▸ DOCUMENT EXCERPT

◇ ◇ ◇ ◇

The paper seeks to reduce the amount of storage required to store all tags on-chip by adopting a mapping structure similar to a page table, enabling adaptive tag storage policies. This solution is based on the observation that conventional tag array approach of maintaning tags within a set is similar to inverted page table (IPT). In the realm of virtual memory, an inverted page table reserves an array of virtual addresses, the size of which equals the number of physical pages. Entry i of the inverted page table stores the tag of the virtual address that is mapped to the physical frame. When translating a virtual address, the table is associatively searched to locate the physical frame number by comparing every virtual address against the requested address. Given that the physical address space is often several GBs in size (which is far more larger than a set in the cache), this process is typically accelerated by hashing the virtual address to a certain location in the IPT, and then start linear probing from that point. As discussed above, the size of an IPT is bounded by the number of physical pages (or cache blocks in a set compared) rather than the number of virtual pages. In the case where the virtual address space is larger than the physical address space, such as virtual memory, the IPT has an obvious advantage over a direct-mapped page table (an array of physical frame numbers, the size of which equals the number of virtual pages).

On the other hand, a page table can be optimized to consume less storage while still using forward mapping (i.e. mapping VA to PA). For example, multi-leveled page table, implemented as radix trees, allows flexible allocation of mapping table storage in three aspects. First, compared with a direct-mapped array, storage does not need to be consecutive, since tree nodes are linked together using pointers. Second, if a subtree is empty, the upper level parent can just store an empty pointer in the corresponding field. The tree walker is able to infer this case when seeing an empty pointer. The last, and the most important point is that, if a middle-level subtree P only has one leaf-level entry E as its only decendant, i.e. there is a path from P to E and no other nodes in the tree can be reached except the nodes on the path, the path can be compressed by storing the leaf node E within node P.

The design of tag table borrows from multi-leveled page table, such that physical addresses are mapped to the location of data block in the DRAM cache. The DRAM cache is organized as a set-associative cache with extremely high associativity. The paper assumes 4KB DRAM row, which can support at most 64 cache blocks. Metadata such as dirty bits and coherence states are stored in the mapping table for fast access and update. The paper also assumes 48-bit physical addresses. When translating an address A, we form the row selection index using bit 12 to bit 29 of the address. This index is sent to the DRAM controller to activate the row. In the meantime, a four-level page walk is performed to map the higher bits of the address into a leaf level entry, the content of which will be explained later. The four-level page walk uses bit 12 to 20, bit 21 to 29, bit 30 to 38 and bit 39 to 47 to form the index to level 1, 2, 3 and 4 nodes of the radix tree, respectively. We assume that the page walk always reaches a leaf node at level four, and discuss the case of the path compression later. Note that this mapping scheme differs from the x86 page table in two aspects. First, indices are formed from middle bits to higher bits of the address, rather than starting from the highest bits as in x86-64 page table. This is consistent with how the address is used: We use middle bits as the row selection index, which will also be used as the indices for first two levels of the tag table walk. This guarantees that the subtree we reach after two levels of table walk will cover only the row being activated. This property is extremely helpful if information on the row is to be collected, since the tag table scan is localized to only the subtree describing the mapping of the row. The paper calls the subtree as “page roots”. In addition, since memory allocation on a typical machine is performed at 4KB granularity, which is also the size of a tree node in the tag table (9 bits can address 512 entries. Assuming each entry is 8 byte pointer, this sums up to exactly 4KB). To avoid creating too many “sparse” nodes in which the majority of entries are empty (indicating no subtree), we would like to use the high entropy bits at the first few levels, such that nodes in these levels are mostly populated to increase cache performance.

◇ ◇ ◇ ◇

▸ INFORMATION PROVIDED
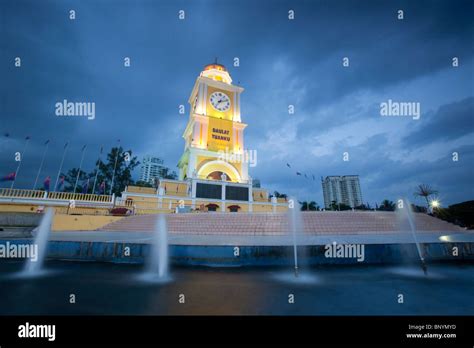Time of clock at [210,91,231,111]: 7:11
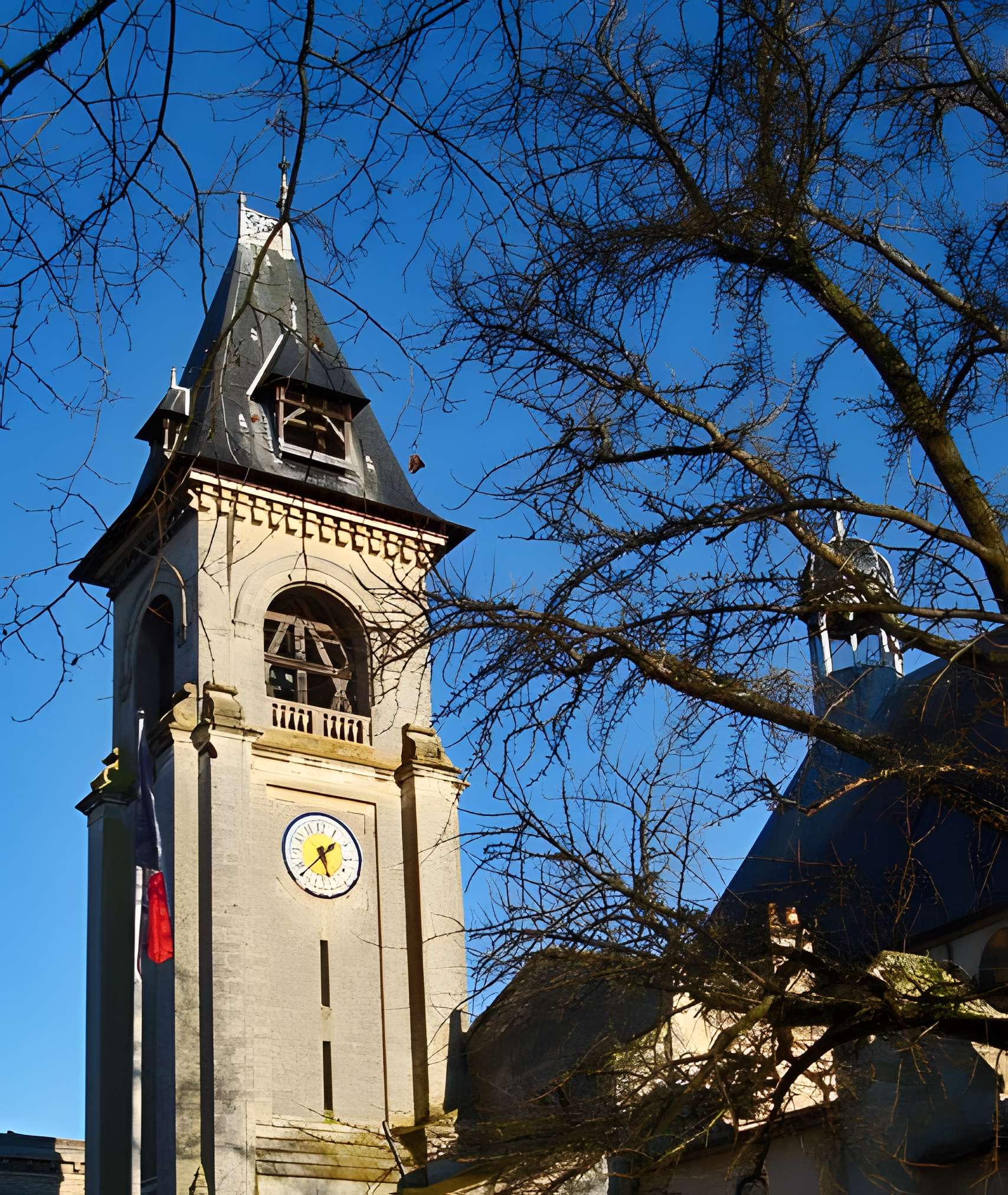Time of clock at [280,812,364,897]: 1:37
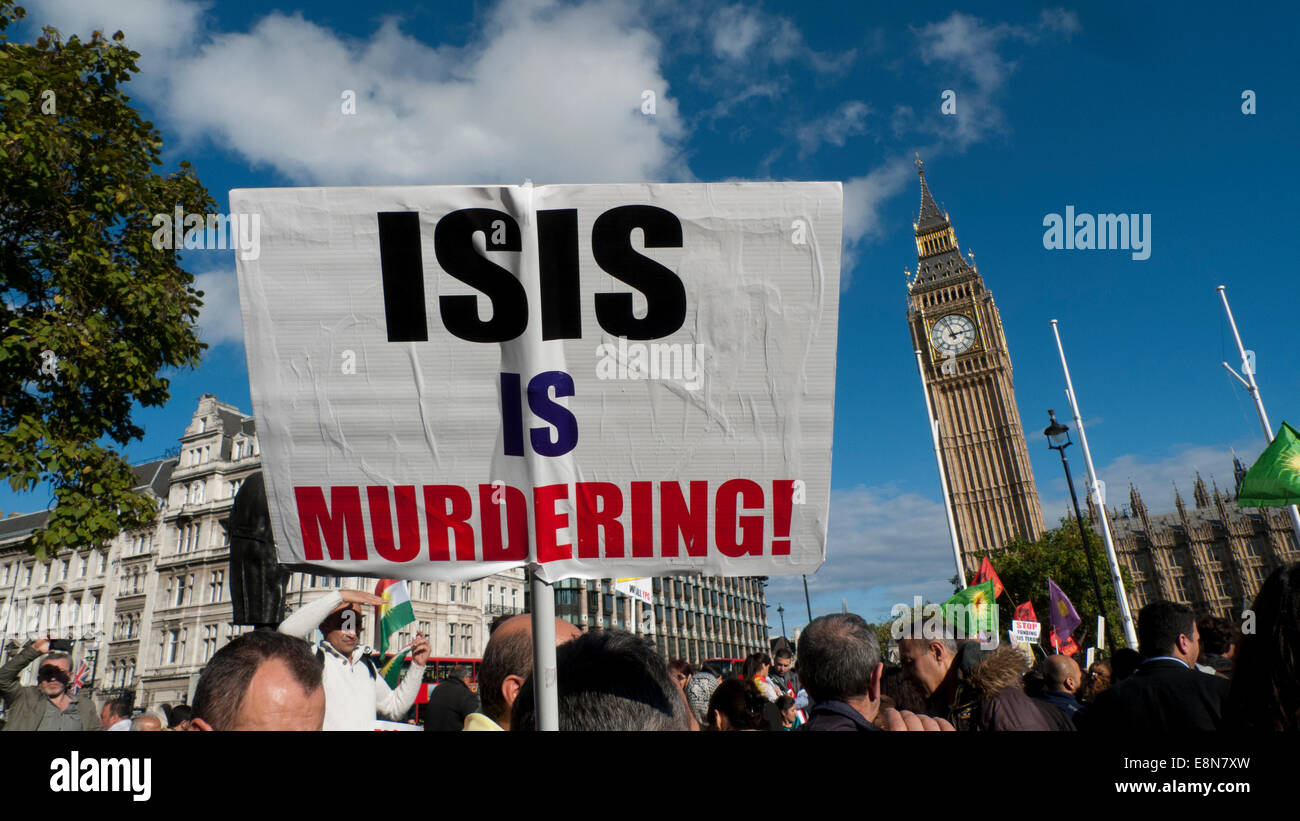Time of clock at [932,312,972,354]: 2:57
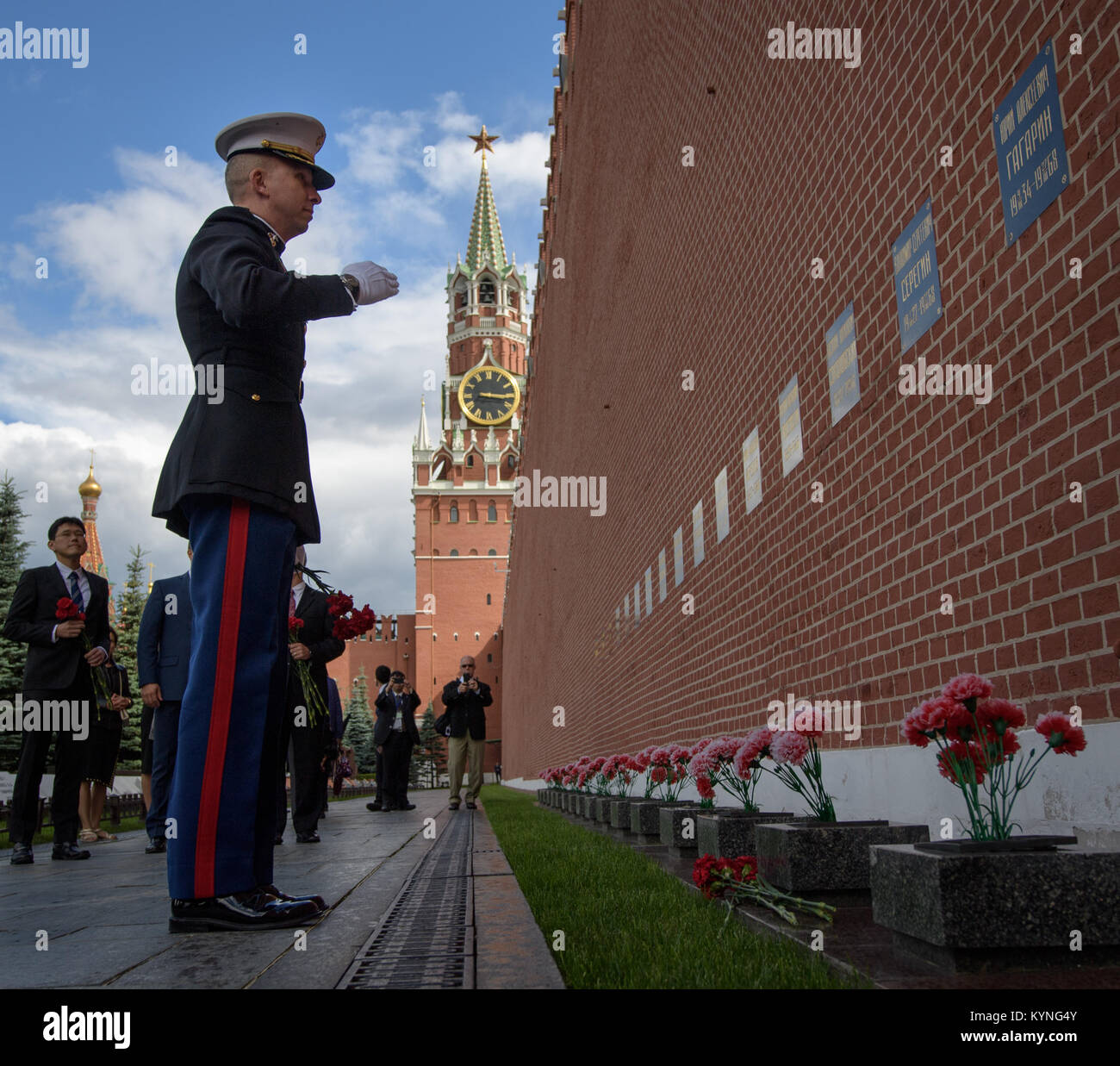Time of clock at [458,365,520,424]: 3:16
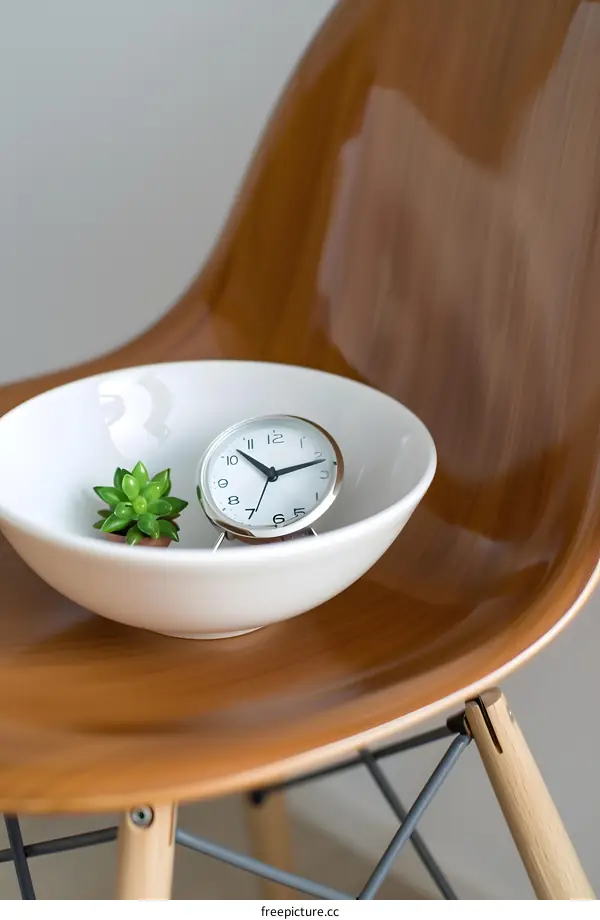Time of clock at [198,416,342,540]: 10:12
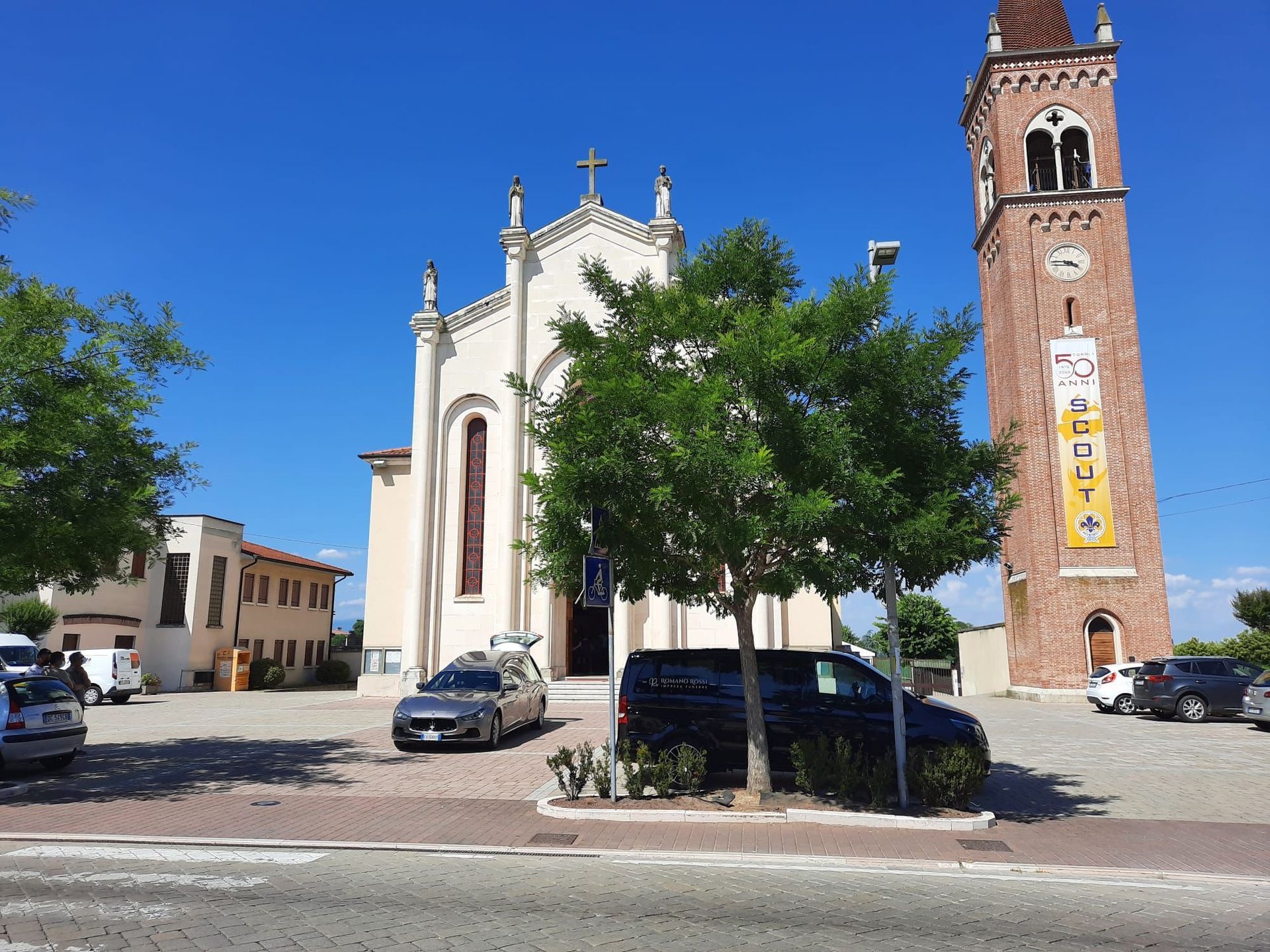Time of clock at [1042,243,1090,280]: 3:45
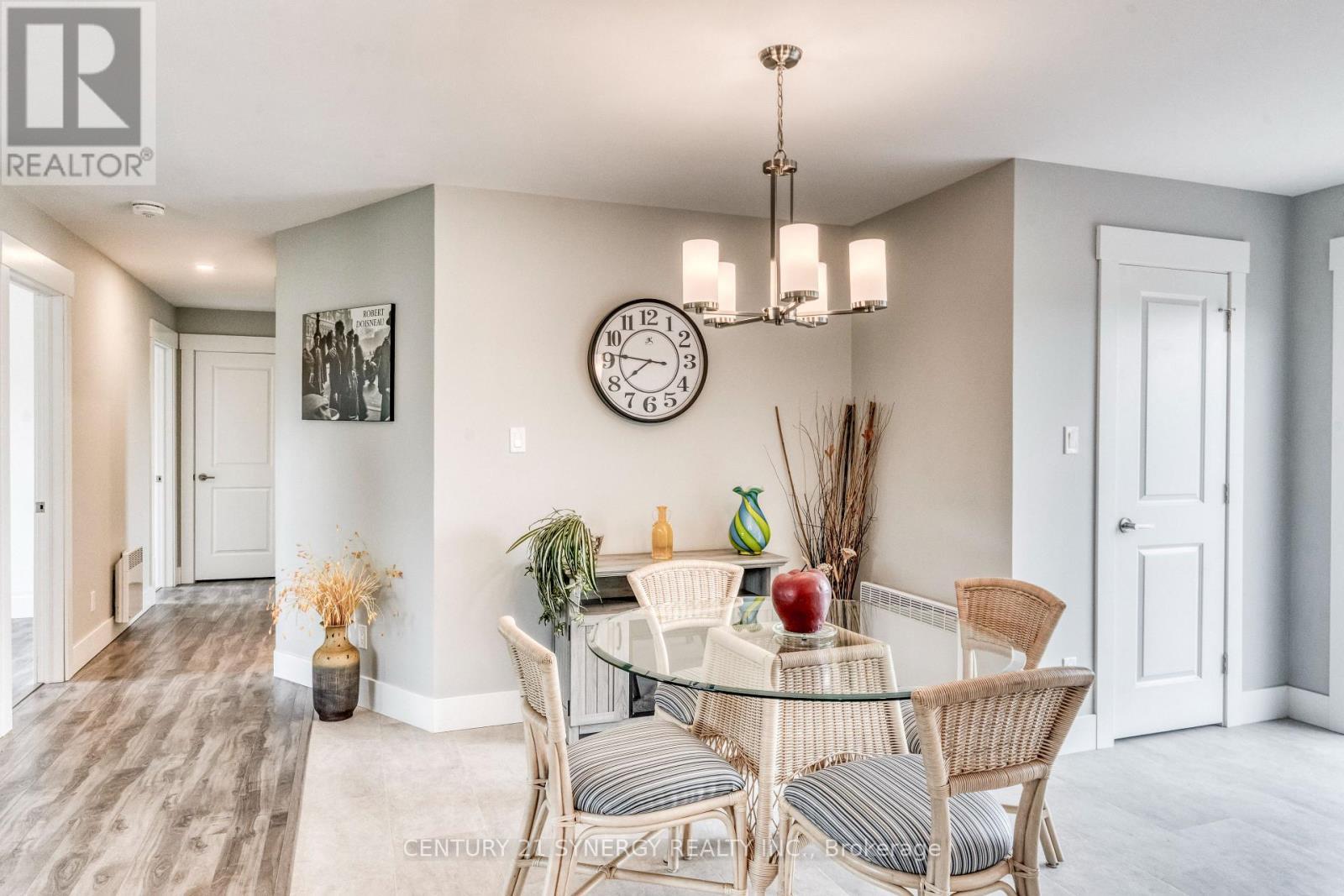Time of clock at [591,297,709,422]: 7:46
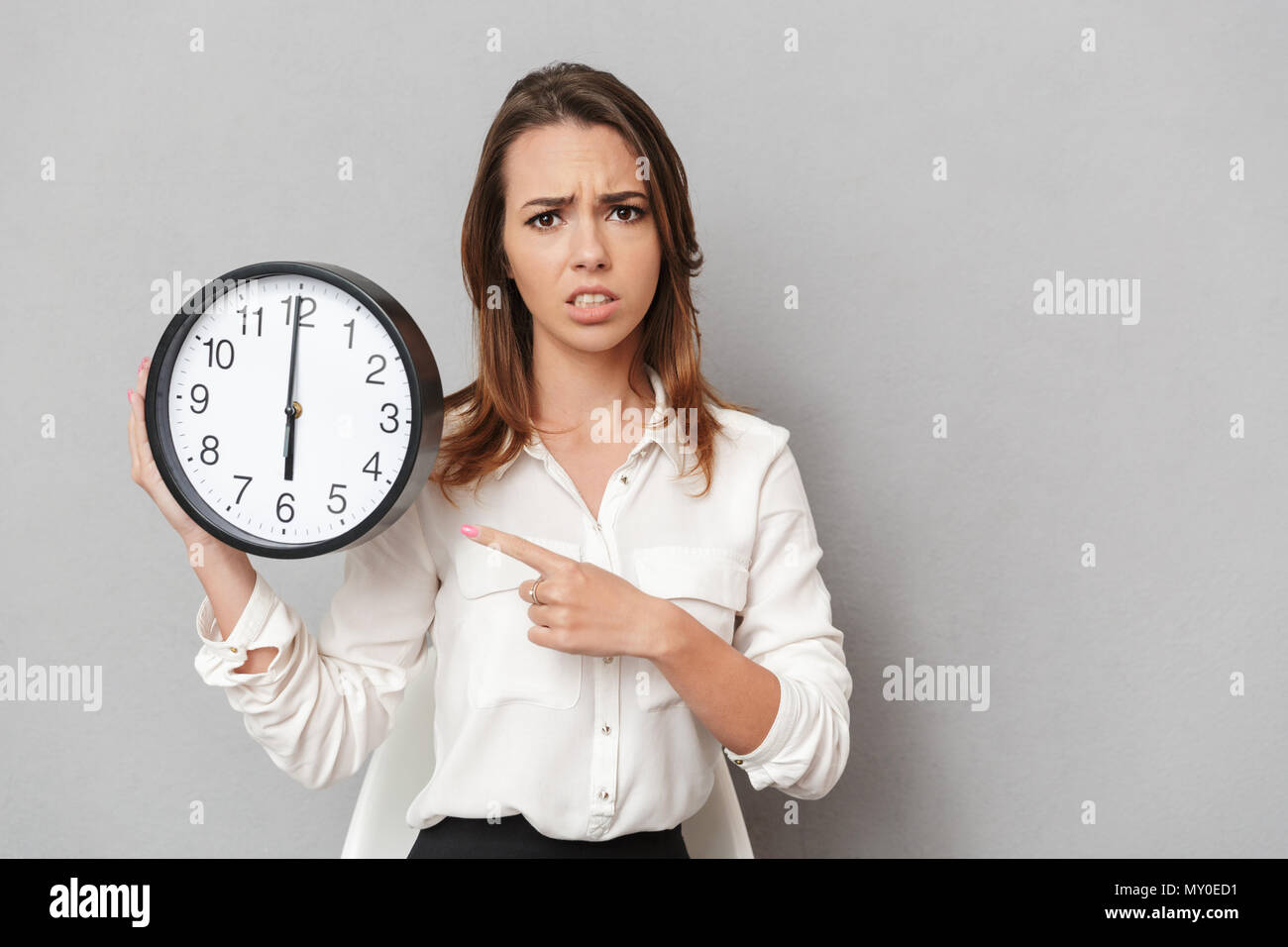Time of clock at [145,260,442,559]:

◇ ◇ ◇ ◇

▸ OBJECTIVES
(1) In the passage on DRAM cache tag tables, why does the tag table walk form its indices starting from the middle bits of the address rather than the highest bits? Answer in one to three sentences.
(2) Write the next part of the passage on DRAM cache tag tables, picking up after its last sentence.

▸ RESULTS FOR THE EXERCISE
(1) The middle bits already serve as the row selection index, so using them for the first two levels of the walk guarantees that the subtree reached after those two levels covers only the row being activated. This keeps any tag table scan localized to the subtree describing that row, which helps when information on the row is to be collected.

(2)
In order for the tag table walk to proceed in parallel with row activation, the paper suggests that the tag table be made addressable in the conventional DRAM and cachable by the LLC. The tag table walk will most likely hit the LLC, the latency which is much smaller than a row activation.

After reaching the leaf entry, the tag table walker performs the last step of mapping using the remaining 6 bits from the address, bit 6 to 11, which encodes the offset of the cache block in the physical page. The leaf entry is simply an array of 6 bit integers that maps the source offset to the destination offset in the DRAM row. A leaf page in this case will take at least 48 bytes. To further reduce memory consumption and the tag walk complexity, the paper proposes compressed leaf entry. A compressed leaf entry represents a consecutive range of blocks mapped from the physical page to the DRAM row, and the compressed leaf entry can be linked to level 2 or level 3 nodes. The compressed leaf entry consists of two parts. The first part is a tag field, which stores either 9 bits or 18 bits tag, which is (are) the index that should have been used to address level 3 and level 4 nodes. The second part is a range descriptor, which itself consists of four fields: A page offset field (6 bits) to specify the beginning of the range in the physical page; A length (6 bits) to describe the number of blocks in the range; A row offset (6 bits) to specify the beginning of the range in the DRAM row, and a dirty bit to indicate whether any of these blocks are dirty. Four descriptors can be stored within one compressed leaf node, which sums up to 12 bytes. Such a leaf node can describe the same row layout as long as there are less than five consecutive regions in a physical page, saving both storage and lookup latency.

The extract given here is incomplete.